EXERCISE MATERIAL:
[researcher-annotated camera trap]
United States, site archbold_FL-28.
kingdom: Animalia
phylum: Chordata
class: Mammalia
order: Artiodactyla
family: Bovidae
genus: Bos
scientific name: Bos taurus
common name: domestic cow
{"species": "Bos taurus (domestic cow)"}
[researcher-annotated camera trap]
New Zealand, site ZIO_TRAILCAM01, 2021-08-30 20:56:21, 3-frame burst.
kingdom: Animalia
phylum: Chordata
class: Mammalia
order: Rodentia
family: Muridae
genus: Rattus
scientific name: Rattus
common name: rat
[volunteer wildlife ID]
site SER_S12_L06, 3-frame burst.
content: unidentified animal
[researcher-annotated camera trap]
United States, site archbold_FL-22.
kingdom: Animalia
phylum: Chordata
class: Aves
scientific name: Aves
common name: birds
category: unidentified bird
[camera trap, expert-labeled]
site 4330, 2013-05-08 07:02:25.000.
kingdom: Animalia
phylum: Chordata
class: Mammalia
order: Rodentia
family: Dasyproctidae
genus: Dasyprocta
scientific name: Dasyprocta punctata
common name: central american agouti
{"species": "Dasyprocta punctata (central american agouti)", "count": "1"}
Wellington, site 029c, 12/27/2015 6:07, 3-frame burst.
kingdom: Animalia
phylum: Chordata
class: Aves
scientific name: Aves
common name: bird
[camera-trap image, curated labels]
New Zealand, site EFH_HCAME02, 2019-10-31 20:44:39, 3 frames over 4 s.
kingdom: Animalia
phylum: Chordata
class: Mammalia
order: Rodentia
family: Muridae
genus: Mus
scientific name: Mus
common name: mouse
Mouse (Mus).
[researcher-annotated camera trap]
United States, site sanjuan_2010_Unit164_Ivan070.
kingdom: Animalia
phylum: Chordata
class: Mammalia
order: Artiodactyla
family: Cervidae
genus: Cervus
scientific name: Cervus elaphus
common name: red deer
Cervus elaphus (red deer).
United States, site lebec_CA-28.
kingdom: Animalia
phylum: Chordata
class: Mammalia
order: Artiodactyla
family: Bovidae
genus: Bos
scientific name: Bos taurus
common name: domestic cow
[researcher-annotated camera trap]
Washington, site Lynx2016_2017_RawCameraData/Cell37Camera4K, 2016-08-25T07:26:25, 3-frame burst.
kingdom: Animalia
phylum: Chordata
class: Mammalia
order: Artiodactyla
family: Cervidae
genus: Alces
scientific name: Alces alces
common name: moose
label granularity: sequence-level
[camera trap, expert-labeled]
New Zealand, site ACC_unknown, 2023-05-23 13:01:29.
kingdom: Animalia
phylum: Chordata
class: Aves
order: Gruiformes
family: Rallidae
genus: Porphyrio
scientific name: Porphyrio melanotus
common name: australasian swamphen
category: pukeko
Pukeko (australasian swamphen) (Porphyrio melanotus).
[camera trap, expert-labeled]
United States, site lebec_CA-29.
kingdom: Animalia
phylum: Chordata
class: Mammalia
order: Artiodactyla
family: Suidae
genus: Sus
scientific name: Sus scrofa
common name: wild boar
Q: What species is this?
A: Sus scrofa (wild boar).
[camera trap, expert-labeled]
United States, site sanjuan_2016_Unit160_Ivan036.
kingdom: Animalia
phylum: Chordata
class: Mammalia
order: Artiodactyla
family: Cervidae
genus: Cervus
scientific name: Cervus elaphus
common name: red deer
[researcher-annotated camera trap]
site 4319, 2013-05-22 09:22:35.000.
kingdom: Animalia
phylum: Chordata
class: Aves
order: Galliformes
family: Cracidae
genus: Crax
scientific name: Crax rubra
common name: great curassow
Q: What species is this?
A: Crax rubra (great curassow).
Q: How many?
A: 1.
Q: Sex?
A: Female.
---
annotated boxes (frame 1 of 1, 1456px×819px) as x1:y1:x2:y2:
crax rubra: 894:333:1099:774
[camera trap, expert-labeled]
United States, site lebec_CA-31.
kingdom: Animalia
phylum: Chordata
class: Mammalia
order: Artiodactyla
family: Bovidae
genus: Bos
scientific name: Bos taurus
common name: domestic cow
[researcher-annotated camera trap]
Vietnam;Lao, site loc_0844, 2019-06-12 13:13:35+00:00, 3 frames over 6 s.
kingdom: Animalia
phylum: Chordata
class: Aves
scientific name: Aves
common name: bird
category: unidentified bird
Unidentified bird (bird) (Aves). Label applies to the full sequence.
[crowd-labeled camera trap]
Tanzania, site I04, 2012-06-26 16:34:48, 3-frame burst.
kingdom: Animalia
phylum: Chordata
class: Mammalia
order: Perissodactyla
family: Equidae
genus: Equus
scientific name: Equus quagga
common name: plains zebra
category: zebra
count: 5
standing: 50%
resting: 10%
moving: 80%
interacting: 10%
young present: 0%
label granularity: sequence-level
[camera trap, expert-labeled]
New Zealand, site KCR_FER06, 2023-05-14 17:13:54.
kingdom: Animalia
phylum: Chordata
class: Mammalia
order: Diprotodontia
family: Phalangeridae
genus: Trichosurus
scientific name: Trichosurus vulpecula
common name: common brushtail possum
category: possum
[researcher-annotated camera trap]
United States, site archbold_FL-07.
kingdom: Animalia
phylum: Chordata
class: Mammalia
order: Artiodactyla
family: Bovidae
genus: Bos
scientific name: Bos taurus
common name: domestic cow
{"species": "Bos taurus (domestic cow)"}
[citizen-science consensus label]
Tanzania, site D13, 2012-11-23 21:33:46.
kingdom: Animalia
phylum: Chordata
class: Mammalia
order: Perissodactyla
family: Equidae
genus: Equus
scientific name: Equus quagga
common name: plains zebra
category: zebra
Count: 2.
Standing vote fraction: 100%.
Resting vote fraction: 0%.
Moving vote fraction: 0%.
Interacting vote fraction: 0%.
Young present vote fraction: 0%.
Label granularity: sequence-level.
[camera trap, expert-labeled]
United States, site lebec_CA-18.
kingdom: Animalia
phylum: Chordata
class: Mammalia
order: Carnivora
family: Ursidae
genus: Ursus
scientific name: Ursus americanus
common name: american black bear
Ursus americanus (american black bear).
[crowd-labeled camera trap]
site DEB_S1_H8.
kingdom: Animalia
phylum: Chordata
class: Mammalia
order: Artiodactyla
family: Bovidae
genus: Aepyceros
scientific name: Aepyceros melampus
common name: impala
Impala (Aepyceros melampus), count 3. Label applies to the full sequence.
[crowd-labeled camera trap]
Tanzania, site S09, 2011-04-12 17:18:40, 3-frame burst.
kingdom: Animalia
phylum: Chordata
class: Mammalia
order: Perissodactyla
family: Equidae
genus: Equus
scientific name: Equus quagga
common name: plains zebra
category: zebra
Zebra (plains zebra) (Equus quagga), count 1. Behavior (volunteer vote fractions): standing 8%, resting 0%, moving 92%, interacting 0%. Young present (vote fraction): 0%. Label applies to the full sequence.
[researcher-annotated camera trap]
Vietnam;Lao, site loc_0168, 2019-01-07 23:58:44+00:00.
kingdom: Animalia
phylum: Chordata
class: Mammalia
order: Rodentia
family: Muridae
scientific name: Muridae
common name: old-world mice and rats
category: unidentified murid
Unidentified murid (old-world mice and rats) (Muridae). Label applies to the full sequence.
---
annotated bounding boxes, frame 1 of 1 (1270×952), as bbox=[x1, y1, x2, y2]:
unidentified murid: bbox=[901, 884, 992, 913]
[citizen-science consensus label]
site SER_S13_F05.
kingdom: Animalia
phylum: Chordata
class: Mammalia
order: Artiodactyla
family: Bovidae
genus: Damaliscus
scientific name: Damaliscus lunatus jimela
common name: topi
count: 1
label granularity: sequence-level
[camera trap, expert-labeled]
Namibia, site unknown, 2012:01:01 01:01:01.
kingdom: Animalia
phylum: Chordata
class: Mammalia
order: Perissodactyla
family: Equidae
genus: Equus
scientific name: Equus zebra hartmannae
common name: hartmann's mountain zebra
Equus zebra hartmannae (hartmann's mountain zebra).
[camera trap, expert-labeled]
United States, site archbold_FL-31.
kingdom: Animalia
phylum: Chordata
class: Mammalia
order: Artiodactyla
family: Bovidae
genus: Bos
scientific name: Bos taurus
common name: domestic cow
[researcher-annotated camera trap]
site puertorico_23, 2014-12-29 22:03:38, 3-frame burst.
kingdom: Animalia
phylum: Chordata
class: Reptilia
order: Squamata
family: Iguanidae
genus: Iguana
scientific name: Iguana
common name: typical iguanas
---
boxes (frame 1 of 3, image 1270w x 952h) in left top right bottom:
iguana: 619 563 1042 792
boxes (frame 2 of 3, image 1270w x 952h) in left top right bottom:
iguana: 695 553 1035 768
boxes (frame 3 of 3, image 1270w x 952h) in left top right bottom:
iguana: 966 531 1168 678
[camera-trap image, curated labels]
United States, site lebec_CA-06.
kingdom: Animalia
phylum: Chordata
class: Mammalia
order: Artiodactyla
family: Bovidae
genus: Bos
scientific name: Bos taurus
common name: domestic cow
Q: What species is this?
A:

WORK TO COMPLETE: Scan the material above for lines that contain the string "burst", and copy each such line.

PROBLEM SOLUTION:
New Zealand, site ZIO_TRAILCAM01, 2021-08-30 20:56:21, 3-frame burst.
site SER_S12_L06, 3-frame burst.
Wellington, site 029c, 12/27/2015 6:07, 3-frame burst.
Washington, site Lynx2016_2017_RawCameraData/Cell37Camera4K, 2016-08-25T07:26:25, 3-frame burst.
Tanzania, site I04, 2012-06-26 16:34:48, 3-frame burst.
Tanzania, site S09, 2011-04-12 17:18:40, 3-frame burst.
site puertorico_23, 2014-12-29 22:03:38, 3-frame burst.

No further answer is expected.